- [Page excerpt]:
37 On the last day of the feast, the great day, Jesus stood up and cried out, “If anyone thirsts, let him come to me and drink. 38 Whoever believes in me, as[a] the Scripture has said, ‘Out of his heart will flow rivers of living water.’” 39 Now this he said about the Spirit, whom those who believed in him were to receive, for as yet the Spirit had not been given, because Jesus was not yet glorified.
Today we pick up a theme that the gospel writer has previously raised, particularly in John 4 with the woman at the well. Jesus speaks to her about living water. Out of the four gospels, John’s gospel is particularly filled with symbolism and a heavily theological and spiritual perspective. We’ve seen so much about wells of living water; water turning to wine; Jesus saying that “this temple” will be destroyed and raised again on the third day, but speaking about His own body; five loaves and two fish feeding five thousand; walking on water; bread coming down from heaven; eating flesh and drinking blood; and so on. Our world is filled with objects that God uses to teach us things. This is what Jesus did in so many of His parables. This is the way that a lot of the Bible is. It is the condescension of God to speak to men in a way that they can understand, using words and images from the creation and world around them. This is the way that God set the world up. It was all His idea. He created all this world and everything in it. He made it to be a big beautiful, communicative world, filled with things that we experience with our senses and minds. So as Creator, God sits above His creation, commanding it all, holding it all together; but then He also enfleshes Himself into His creation, and experiences all these things of creation with which He communicates to us – water, bread, wine, birth, soil, etc.

- [Requirements]:
[A] Answer these questions about the passage:
(i) On which day of the feast did Jesus stand up and cry out?
(ii) According to verse 39, whom was Jesus speaking about?
(iii) In which chapter of John does the commentary say the theme was raised earlier, and with whom?
[B] In the passage's final sentence, list every item named after the words "with which He communicates to us".
[C] Copy everything in the passage from "37 On the last" down to "not yet glorified.".

- [Information provided]:
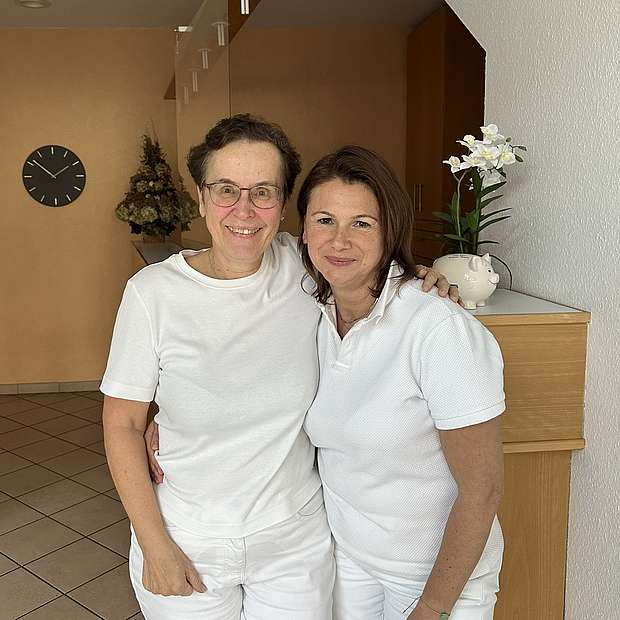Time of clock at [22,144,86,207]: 1:51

- [Responses in order]:
[A]
(i) The last day of the feast, the great day.
(ii) The Spirit.
(iii) John 4, with the woman at the well.

[B] Water, bread, wine, birth, soil

[C]
37 On the last day of the feast, the great day, Jesus stood up and cried out, “If anyone thirsts, let him come to me and drink. 38 Whoever believes in me, as[a] the Scripture has said, ‘Out of his heart will flow rivers of living water.’” 39 Now this he said about the Spirit, whom those who believed in him were to receive, for as yet the Spirit had not been given, because Jesus was not yet glorified.